*REQUEST 1*:
Decide whether each statement below agrees with the interview with Salatha Sirat. Answer yes or no for (a), (b) and (c), and quote the words from the interview that settle each one.
(a) Salatha Sirat was born in Mandera.
(b) She has three brothers.
(c) She learned of Action Against Hunger through an advertisement for a community mobilizer.
*REQUEST 2*: Supply the next part of the interview with Salatha Sirat, picking up right after its final line.

*PAGE*:

▽

Around the world, Action Against Hunger aid workers – many of whom are women – bring compassion, dedication, and expertise to saving lives. Below is an interview with Salatha Sirat, who has been an Action Against Hunger logistics assistant in southwestern Somalia for two years. A passionate mover and shaker, she champions diversity and equality in the workplace.
Where are you from?
I was born in Mogadishu during the civil war. My parents had to make a swift decision to move us to Mandera, in northeastern Kenya. That’s where I spent most of my childhood, and where I had the opportunity to go school and study. My father values education and wanted all of his children to attend school and return to Somalia to serve the nation.
How was life growing up?
My siblings (five sisters and three brothers) and I grew up in Mandera and, I must say, I love how simple life is in the rural areas. I love being a nomad; it’s part of our lifestyle to move from one place to another in search of greener pastures. We used to drink a lot of goat and camel milk and sometimes go out in the fields with a herd for the day. I used to help my mother at her shop on weekends and go to school and Madrassa on weekdays.
How did you find out about Action Against Hunger?
I was visiting my relatives in 2015 and saw an advertisement for a community mobilizer. I applied for it and the rest is history.
What motivated you to apply for the logistics assistant position?

△

*DATASET*:

▽

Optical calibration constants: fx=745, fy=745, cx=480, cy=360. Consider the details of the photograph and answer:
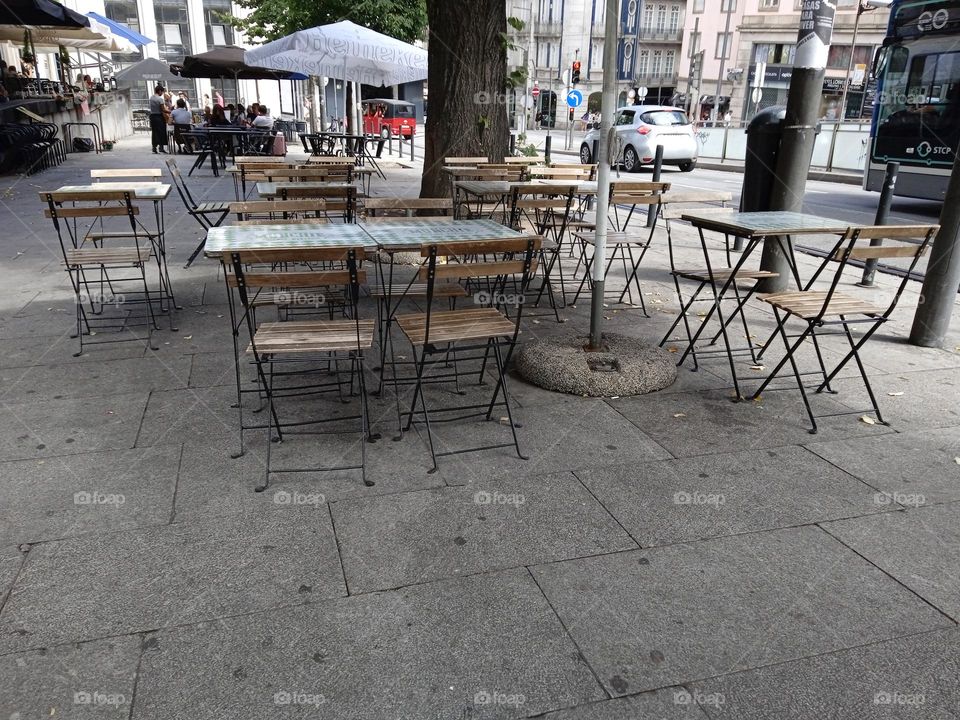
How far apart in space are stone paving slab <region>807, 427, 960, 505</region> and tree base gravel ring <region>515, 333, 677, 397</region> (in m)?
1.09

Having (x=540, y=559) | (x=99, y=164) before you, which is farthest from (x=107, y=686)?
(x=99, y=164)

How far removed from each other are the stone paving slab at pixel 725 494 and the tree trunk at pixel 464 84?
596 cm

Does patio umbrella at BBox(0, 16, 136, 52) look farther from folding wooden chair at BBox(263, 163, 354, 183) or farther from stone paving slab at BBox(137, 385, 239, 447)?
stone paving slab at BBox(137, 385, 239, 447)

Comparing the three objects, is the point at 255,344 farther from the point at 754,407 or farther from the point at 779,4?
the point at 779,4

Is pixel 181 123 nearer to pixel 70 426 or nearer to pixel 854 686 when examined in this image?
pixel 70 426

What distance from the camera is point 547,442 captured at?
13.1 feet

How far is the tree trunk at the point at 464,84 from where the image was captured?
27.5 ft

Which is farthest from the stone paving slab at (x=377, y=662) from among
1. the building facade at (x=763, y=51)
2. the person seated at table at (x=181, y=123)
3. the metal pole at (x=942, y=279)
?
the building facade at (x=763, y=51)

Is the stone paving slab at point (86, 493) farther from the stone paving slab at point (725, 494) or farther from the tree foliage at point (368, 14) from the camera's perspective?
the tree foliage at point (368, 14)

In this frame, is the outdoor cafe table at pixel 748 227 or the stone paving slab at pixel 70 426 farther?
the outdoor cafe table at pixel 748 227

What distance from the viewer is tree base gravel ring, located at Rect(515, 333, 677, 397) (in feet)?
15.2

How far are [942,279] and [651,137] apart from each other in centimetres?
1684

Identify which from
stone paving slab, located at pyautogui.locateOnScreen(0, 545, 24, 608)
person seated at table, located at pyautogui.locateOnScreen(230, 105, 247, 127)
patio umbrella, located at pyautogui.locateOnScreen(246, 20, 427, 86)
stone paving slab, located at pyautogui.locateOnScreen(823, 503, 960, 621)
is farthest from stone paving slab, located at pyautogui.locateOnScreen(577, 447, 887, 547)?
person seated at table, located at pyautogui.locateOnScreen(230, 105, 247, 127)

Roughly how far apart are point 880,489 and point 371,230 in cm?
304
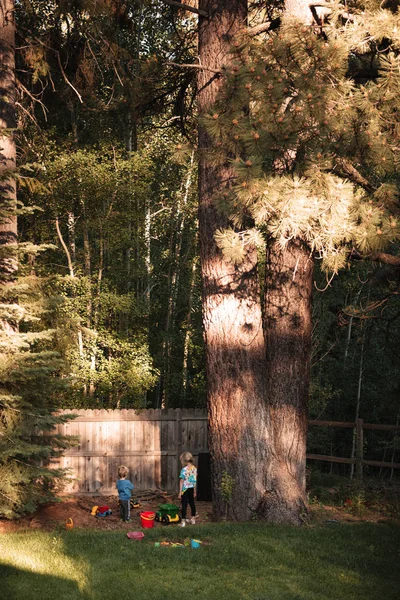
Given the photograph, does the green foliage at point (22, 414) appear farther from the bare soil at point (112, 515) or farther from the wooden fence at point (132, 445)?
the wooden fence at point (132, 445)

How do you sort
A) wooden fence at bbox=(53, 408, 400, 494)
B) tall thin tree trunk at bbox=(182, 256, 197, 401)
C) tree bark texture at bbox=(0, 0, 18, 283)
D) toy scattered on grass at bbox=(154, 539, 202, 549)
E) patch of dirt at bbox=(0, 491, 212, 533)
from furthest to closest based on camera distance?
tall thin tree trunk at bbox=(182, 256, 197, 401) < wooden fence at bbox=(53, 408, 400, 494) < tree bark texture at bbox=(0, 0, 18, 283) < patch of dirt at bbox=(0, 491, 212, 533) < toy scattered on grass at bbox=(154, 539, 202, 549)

△

*WRITTEN ANSWER 1*:
(a) No: "I was born in Mogadishu during the civil war."
(b) Yes: "five sisters and three brothers"
(c) Yes: "saw an advertisement for a community mobilizer"

*WRITTEN ANSWER 2*:
After working for a year, I realized I was passionate about supply chains and took short courses on stock management and supply chain. In 2017, a logistics assistant position opened, and I got the job.
The one thing that motivated me since then is the fact that some of my colleagues thought that stock management was a difficult job for a woman to handle. For me, it has been seamless joy working in this department because I enjoy my work and I serve the community.
What type of challenges do you face in the field?
I work in a predominantly male workspace, and I worry that the decisions made are too often from just one perspective. Recently, we have made progress: more women have been hired as community health and hygiene promoters in our outreach programs, which were previously dominated by men. We have heard positive feedback in the community about how women health workers regularly visit mothers in their homes to check on their children’s nutrition and health. This is important because women in the community are more comfortable communicating with female health workers, and more lives are saved in the process.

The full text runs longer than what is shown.